Stuart Pigotts kleiner genialer Weinführer 2007

Über Stuart Pigott soll an dieser Stelle nicht viel gesagt werden, wer ihn kennt, mag ihn entweder, oder eben nicht. Hier soll es um eines seiner jüngsten Werke gehen, den Kleinen genialen Weinführer 2007. Kaum ein anderer auf vergleichbarem Niveau schreibender Weinliebhaber (die Bezeichnung Weinkritiker erscheint mir und scheinbar auch Mr. Pigott selbst nicht besonders zutreffend) kokettiert derart unverhohlen mit der Subjektivität seiner Einschätzungen. Das ist einerseits ein Nachteil, denn nicht jeder kann mit Bezeichnungen wie Breitleinwand-Geschmeidigkeit (Pago de los Capellanes, S. 30) oder Harley-Davidson des deutschen Rieslings (Gunderloch, S. 85) etwas anfangen. Andererseits wirkt die sehr bildhafte und unkonventionelle Weinansprache oft genug inspirierend und auf die eigene Wahrnehmung facettierend.

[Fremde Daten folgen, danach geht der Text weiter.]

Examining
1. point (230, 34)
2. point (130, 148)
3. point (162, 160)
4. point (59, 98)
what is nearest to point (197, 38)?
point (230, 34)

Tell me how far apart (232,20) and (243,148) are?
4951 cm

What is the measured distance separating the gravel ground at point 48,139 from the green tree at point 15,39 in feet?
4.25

Das Büchlein selbst ist in einem Schmalformat gehalten, das die Mitnahme in den Weinhandel oder zum Winzer erleichtert, auch die für ein Taschenbuch -hier im engeren Sinn des Worts- robuste Ausstattung macht aus dem Weinführer weniger ein Studier-, als ein Praxisbuch. Eine Liste mit bekannten und nicht nur qualitativ, sondern auch mengenmäßig gut ausgestatteten (Versand-) Weinhandlungen in Deutschland unterstreicht diesen Anspruch. Bei Weingütern, für die eine solche Bezugsquelle im Handel nicht nachgewiesen ist, steht regelmäßig ein Telefon- und Emailkontakt, so daß die besprochenen Weine im Anschluß an die über weite Strecken sehr animierende Lektüre vom Leser in der Regel auch tatsächlich besorgt werden können. Irritierend ist, daß der Weinführer mit einer 2007 auf dem Titel lockt, Jahrgangsangaben aber im Innenteil spärlich sind und sich überwiegend auf mittlerweile nur noch schwer erhältliche Topjahrgänge der berühmteren Häuser beziehen. Der Leser bekommt bei der Lektüre also keinen Eindruck davon, wie ein spezieller Jahrgang, z.B. 2005 von einem speziellen Weingut interpretiert wird. Stattdessen scheint es Pigott darauf anzukommen, Lagencharakteristika oder wiederkehrende Eigenschaften der Gutsweine besonders empfehlenswerter Betriebe herauszuarbeiten. Wer auf der Suche nach besonders konsistenten Erzeugern ist, weil er Stammgäste für die Kellerbelegung sucht, wird in diesem Weinführer den wohl komprimiertesten, und wenn er auf die Weinansprache Pigotts kalibriert ist, auch wertvollsten Ratgeber finden.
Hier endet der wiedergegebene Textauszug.